→ WHAT YOU NEED TO DO: The line that contains "order: Rodentia" marks the start. Output it and all remaining lines exactly, through the final line of the listing.

→ RECORDS TO USE:
--*--
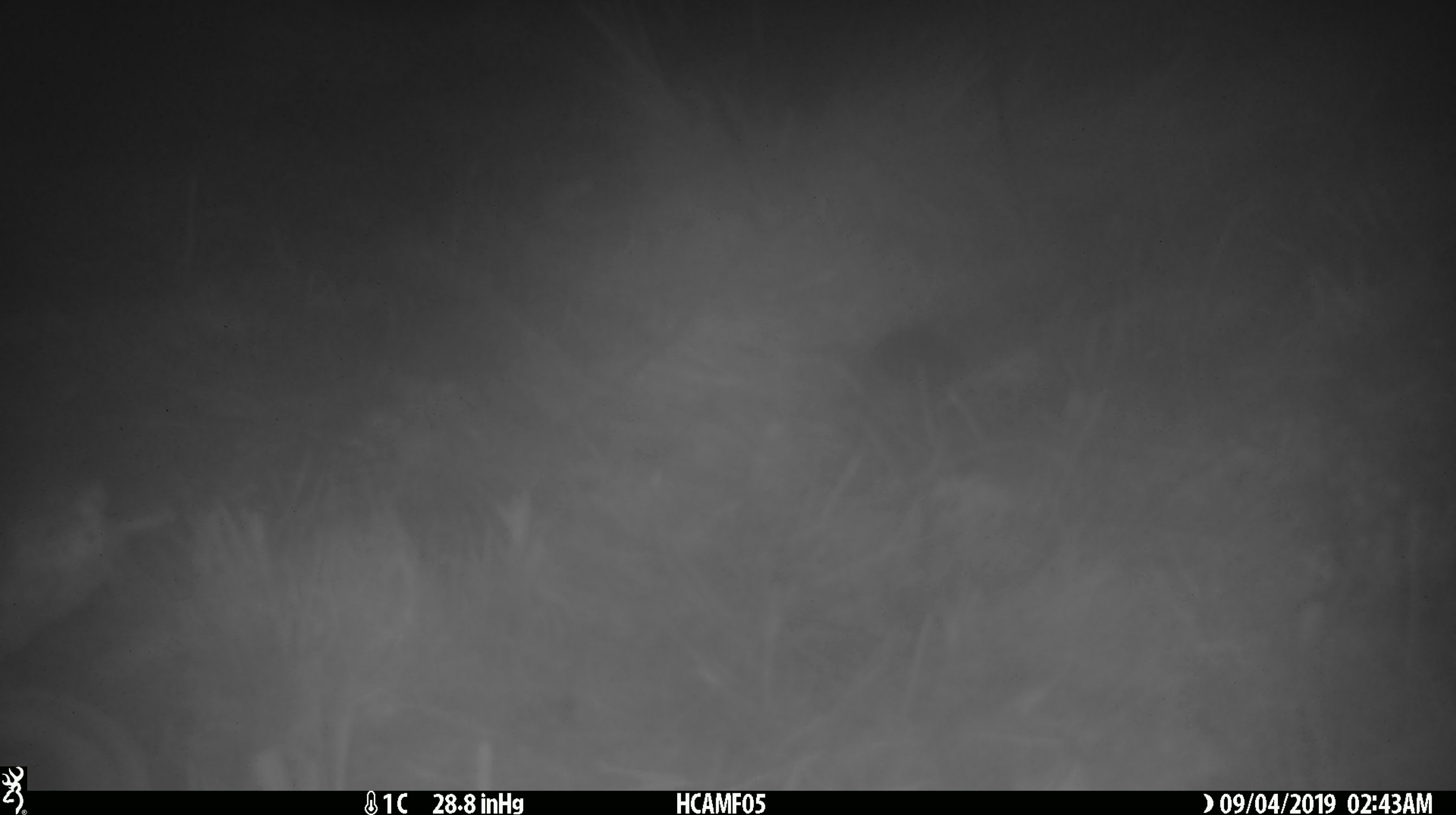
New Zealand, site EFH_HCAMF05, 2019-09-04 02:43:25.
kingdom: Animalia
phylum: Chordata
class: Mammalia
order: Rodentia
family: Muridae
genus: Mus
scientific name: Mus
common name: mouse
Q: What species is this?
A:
--*--
→ TASK OUTPUT:
order: Rodentia
family: Muridae
genus: Mus
scientific name: Mus
common name: mouse
Q: What species is this?
A:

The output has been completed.